FreifunkBremen / yanic

Yet another node info collector - for respondd to be used with meshviewer to Grafana (with influxdb or graphite)
https://freifunkbremen.github.io/yanic/
GNU Affero General Public License v3.0
20 stars 40 forks source link

All nodes offline after update #137

Closed mweinelt closed 6 years ago

mweinelt commented 6 years ago

updated today from 003c44fd6cb1b2218f4328aa512f292592fa54bf to 10f58a72ea289d68f36c9c6ccad1d0f6f424ac38 and now all nodes are offline. The meshviewer.json is updated every minute, but the nodes stay offline. Sniffing the interfaces I see querys and answers, but they're silently discarded.

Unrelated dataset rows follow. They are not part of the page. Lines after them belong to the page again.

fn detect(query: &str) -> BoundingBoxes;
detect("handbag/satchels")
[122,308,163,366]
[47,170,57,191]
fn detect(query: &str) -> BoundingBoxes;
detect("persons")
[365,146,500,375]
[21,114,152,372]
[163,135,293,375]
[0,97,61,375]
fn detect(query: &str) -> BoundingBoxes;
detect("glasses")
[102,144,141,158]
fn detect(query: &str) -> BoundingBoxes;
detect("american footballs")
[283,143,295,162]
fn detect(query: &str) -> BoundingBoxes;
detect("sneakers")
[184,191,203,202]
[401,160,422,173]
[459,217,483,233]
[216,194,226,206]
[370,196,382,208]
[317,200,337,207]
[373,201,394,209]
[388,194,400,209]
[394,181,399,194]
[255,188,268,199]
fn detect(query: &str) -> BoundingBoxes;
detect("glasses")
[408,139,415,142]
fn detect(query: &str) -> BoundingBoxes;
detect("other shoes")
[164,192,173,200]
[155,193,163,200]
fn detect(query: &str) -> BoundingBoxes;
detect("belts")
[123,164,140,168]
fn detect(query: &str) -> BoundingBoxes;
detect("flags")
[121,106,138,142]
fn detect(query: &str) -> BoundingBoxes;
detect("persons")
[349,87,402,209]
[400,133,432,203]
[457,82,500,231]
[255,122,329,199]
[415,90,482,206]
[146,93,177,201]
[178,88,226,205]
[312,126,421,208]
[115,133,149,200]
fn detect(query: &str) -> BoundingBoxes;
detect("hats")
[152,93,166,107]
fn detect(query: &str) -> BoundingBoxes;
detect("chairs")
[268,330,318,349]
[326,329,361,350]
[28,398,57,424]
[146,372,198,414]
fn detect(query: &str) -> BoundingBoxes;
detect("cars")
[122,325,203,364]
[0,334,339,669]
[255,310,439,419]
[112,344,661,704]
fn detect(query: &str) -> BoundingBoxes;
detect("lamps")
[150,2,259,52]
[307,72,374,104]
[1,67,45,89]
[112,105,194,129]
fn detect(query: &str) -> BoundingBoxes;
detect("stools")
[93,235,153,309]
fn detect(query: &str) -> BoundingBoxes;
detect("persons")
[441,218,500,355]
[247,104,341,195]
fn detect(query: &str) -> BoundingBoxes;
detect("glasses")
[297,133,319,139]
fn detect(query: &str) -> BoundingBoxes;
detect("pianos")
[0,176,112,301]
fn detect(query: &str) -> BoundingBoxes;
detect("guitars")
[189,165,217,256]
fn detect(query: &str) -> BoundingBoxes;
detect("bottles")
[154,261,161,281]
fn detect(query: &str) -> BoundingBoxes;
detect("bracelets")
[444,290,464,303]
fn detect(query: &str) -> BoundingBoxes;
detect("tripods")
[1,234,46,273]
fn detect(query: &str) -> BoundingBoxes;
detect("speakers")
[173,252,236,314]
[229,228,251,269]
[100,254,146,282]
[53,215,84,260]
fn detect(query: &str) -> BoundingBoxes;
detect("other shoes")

yanic[32066]: 2018/05/08 15:46:02 nodes.go:217: loaded 1086 nodes
yanic[32066]: 2018/05/08 15:46:02 serve.go:53: delaying 58.0 seconds
yanic[32066]: 2018/05/08 15:47:00 collector.go:165: sending multicasts
yanic[32066]: 2018/05/08 15:47:30 collector.go:200: sending 0 unicast pkg for 0 nodes
yanic[32066]: 2018/05/08 15:48:05 database.go:152: saving 82 points
yanic[32066]: 2018/05/08 15:48:30 collector.go:165: sending multicasts
yanic[32066]: 2018/05/08 15:49:00 collector.go:200: sending 0 unicast pkg for 0 nodes
yanic[32066]: 2018/05/08 15:49:05 database.go:152: saving 82 points
yanic[32066]: 2018/05/08 15:49:30 collector.go:165: sending multicasts
yanic[32066]: 2018/05/08 15:50:00 collector.go:200: sending 0 unicast pkg for 0 nodes
# This is the config file for Yanic written in "Tom's Obvious, Minimal Language."
# syntax: https://github.com/toml-lang/toml
# (if you need somethink multiple times, checkout out the [[array of table]] section)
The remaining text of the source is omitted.